▸ Written instruction: Reproduce the entire listing below word for word, leaving out the pictures.

##########

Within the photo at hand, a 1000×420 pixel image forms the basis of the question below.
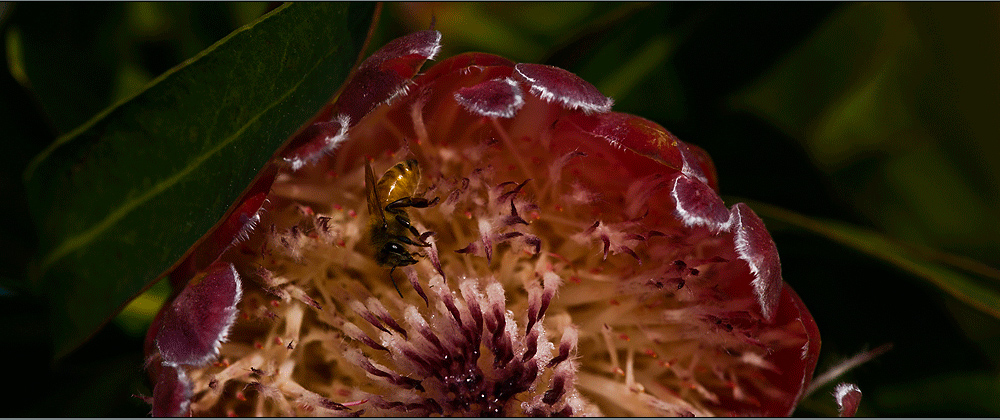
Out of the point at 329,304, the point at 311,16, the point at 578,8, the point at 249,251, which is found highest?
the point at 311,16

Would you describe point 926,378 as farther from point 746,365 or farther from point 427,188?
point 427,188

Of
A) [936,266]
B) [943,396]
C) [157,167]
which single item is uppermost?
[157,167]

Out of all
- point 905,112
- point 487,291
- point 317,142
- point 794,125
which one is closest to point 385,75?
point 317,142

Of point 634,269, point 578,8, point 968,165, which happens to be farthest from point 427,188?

##########

▸ Full output:
Within the photo at hand, a 1000×420 pixel image forms the basis of the question below.
Out of the point at 329,304, the point at 311,16, the point at 578,8, the point at 249,251, which is found highest?
the point at 311,16

Would you describe point 926,378 as farther from point 746,365 or farther from point 427,188?
point 427,188

Of
A) [936,266]
B) [943,396]
C) [157,167]
which single item is uppermost?
[157,167]

Out of all
- point 905,112
- point 487,291
- point 317,142
- point 794,125
which one is closest to point 385,75?
point 317,142

Of point 634,269, point 578,8, point 968,165, which happens to be farthest from point 427,188?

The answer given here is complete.